Related to that is the position/plane of the mounts. Fastnoypi is reminding us that the mounts are in vertical plane and what you fill will flow out. It will be like pouring concrete without the forms.
Salim
PS: It seems most of the folks call it the bushing ... I guess it is just me who kept on saying the millennium happens 2001 and not 2000.
Last edited by salimshah; Sep 25, 2015 at 10:54 AM.
I've used the 3m window weld before to install a windshield on another car, and it's very sticky. I don't think it will flow out even when applying it vertically.
haha, i just realized I called it a bushing again in the last post! sorry!
I'll do some searching in the SC and LS forums, to see what I can come up with.
This morning I checked mine car shifting between R and D, I have the same problems like yours, it's moving up and down , there are 2 mounts , the one on the left also movement, on the video only show center mount, mine is not leaking oil but cracked .
Enthusiasts are opting for a metal piece to have no give, but that makes the vehicle ride less smooth ... go cart vs daily driver. imho it matters more if you have rwd.
For those who are considering changing the mount, please mark how the factory one is installed. They are oriented specifically to handle movement.
I have come across a bandaid solution to fill the cavity with RTV sealant ... may have to build it up. Personally I would replace it.
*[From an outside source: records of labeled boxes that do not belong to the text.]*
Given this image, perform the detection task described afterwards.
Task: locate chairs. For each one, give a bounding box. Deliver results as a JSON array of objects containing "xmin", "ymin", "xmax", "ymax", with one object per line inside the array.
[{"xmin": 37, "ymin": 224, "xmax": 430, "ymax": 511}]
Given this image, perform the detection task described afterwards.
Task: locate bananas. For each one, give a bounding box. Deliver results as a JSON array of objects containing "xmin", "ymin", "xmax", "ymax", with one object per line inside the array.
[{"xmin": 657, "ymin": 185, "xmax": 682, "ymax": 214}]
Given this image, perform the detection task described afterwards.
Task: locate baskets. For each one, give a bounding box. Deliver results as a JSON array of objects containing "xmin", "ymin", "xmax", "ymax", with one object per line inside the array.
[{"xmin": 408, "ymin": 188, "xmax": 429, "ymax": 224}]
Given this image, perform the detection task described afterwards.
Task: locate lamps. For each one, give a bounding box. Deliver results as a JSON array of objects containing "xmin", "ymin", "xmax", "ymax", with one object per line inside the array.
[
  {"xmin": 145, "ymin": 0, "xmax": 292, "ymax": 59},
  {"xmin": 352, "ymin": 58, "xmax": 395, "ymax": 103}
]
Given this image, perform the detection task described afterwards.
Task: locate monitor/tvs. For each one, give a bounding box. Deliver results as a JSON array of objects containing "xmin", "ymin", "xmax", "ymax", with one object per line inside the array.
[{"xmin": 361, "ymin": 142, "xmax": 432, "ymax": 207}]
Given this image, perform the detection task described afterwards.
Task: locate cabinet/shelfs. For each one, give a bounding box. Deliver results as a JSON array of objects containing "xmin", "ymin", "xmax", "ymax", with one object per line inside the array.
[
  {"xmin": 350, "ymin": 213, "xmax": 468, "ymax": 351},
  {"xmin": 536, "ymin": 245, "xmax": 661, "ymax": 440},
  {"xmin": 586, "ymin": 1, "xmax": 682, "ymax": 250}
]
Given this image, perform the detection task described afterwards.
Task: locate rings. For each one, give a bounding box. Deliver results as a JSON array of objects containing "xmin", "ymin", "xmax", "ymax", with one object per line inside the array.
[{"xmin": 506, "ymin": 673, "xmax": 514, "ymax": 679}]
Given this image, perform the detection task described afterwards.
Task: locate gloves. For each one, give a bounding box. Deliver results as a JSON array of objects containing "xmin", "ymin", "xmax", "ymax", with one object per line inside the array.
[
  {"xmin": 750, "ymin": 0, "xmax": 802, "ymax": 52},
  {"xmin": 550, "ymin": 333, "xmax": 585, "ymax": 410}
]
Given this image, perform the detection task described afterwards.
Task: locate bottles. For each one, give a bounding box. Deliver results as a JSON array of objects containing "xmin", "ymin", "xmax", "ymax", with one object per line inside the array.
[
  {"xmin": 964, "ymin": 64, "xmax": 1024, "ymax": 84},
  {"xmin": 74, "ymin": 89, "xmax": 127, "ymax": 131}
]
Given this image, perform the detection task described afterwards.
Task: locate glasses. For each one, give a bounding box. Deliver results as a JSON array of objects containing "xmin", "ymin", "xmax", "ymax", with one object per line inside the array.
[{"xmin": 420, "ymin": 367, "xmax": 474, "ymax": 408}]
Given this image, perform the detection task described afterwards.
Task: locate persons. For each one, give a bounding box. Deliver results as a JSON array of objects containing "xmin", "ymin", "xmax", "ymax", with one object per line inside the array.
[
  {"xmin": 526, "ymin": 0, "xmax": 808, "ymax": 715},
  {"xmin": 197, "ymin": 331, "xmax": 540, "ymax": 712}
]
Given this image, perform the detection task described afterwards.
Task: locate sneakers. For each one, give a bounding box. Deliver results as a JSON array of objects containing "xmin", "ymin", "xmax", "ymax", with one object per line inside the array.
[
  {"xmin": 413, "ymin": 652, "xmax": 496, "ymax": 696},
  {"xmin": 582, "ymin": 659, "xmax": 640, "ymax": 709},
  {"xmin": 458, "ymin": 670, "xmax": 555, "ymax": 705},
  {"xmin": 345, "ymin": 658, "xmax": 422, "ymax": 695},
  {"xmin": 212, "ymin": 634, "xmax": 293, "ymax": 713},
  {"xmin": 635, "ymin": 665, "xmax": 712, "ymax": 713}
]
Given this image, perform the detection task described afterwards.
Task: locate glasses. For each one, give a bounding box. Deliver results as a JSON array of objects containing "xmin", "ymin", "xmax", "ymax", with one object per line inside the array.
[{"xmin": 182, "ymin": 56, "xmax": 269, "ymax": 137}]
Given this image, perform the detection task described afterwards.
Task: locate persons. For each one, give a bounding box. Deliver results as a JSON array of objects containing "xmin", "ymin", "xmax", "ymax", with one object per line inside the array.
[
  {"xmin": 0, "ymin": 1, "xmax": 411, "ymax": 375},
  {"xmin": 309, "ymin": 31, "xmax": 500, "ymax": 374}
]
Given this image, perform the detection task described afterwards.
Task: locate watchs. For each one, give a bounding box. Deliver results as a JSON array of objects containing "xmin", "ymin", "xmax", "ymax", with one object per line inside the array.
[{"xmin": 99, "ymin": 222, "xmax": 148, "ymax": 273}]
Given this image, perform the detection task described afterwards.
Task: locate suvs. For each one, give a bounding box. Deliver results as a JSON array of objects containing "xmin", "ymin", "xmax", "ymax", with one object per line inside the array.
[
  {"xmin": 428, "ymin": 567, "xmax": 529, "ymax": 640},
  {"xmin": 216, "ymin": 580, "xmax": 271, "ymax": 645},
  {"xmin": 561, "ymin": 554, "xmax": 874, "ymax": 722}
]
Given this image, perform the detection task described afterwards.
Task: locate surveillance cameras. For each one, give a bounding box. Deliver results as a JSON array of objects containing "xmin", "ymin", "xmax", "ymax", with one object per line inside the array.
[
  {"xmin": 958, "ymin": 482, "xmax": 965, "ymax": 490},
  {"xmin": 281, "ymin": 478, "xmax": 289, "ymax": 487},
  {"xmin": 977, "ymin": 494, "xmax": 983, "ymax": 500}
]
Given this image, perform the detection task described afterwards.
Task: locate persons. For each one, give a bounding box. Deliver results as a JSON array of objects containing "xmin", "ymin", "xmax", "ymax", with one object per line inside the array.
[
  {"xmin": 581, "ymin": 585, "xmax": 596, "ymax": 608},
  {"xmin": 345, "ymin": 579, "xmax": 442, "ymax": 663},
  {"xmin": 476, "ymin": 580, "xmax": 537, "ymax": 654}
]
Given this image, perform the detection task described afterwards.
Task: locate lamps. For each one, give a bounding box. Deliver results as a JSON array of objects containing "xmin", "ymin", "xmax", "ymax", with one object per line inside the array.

Loan a tool (which has multiple cups which need not be exact) and get large washers to make exact pusher.
Salim
Last edited by salimshah; Sep 26, 2015 at 07:41 AM.
This morning I checked mine car shifting between R and D, I have the same problems like yours, it's moving up and down , there are 2 mounts , the one on the left also movement, on the video only show center mount, mine is not leaking oil but cracked .
The other mount isn't cracked on my RX, but yes it does have movement which I believe is regular.